I have plotted a Demand Curve with Quantity on the Y axis and Unit Price on the X axis. I have also plotted a linear regression model which has given me the coefficient and intercept and allowed me to plot the abline showing the relationship. Code is as follows:
#Model
testlm <- lm(Dataset$Quantity Sold~Dataset$Unit Price)
#Plot
plot(Dataset$Unit Price, Dataset$Quantity Sold,
xlab = "Unit Price", ylab = "Quantity", pch=20,
ylim=c(0,40))
#abline
abline(a=11.38, b=-0.24, col="blue", lwd=2)
#Here is where I am trying to input two lines to cross an optimal point
abline(v=OptimalUnitPrice, lty=4, col = "red", lwd=2)
abline(h=OptimalQty, lty=4, col = "red", lwd=2)`
I am trying to figure out how to find the values for OptimalUnitPrice and OptimalQty - I am trying to find a function that works similarly to Excel's Solver - which allows me to find the optimal Price that factor's in the Quantity and maximizes the Profit. I believe I would have to overlay profit into the relationship and/or graph somehow but I cannot figure out how to do it.

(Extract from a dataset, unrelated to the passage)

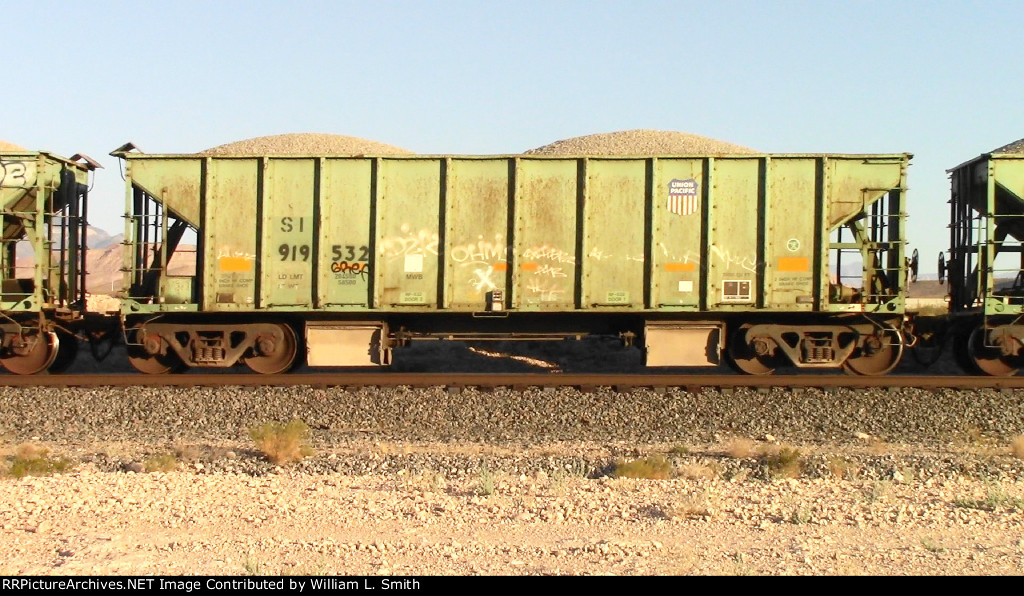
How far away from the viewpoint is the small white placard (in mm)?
13102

Could someone please help? Thank you!
Hope this example can help you.
library(data.table)
library(ggplot2)
library(magrittr)
# linear function
linear <- function(p, alpha, beta) {
alpha*p + beta
}
# Synthetic data
p <- seq(60,200)
d <- linear(p, alpha = -1.5, beta = 300) + rnorm(sd = 5, length(p))
c <- 88
profit <- d*(p-c)
# Fit of the demand model
lm_model <- lm(d~p)
profit_fitted <- lm_model$fitted.values*(p - c)
# Pricing Optimization
alpha <- lm_model$coefficients[2]
beta <- lm_model$coefficients[1]
p_max_profit <- (alpha*c - beta)/(2*alpha)
# Plots: Prices X Demand
df_linear <- data.table('Prices' = p, 'Demand' = d,
'profit_fitted' = profit_fitted, 'Profit' = profit)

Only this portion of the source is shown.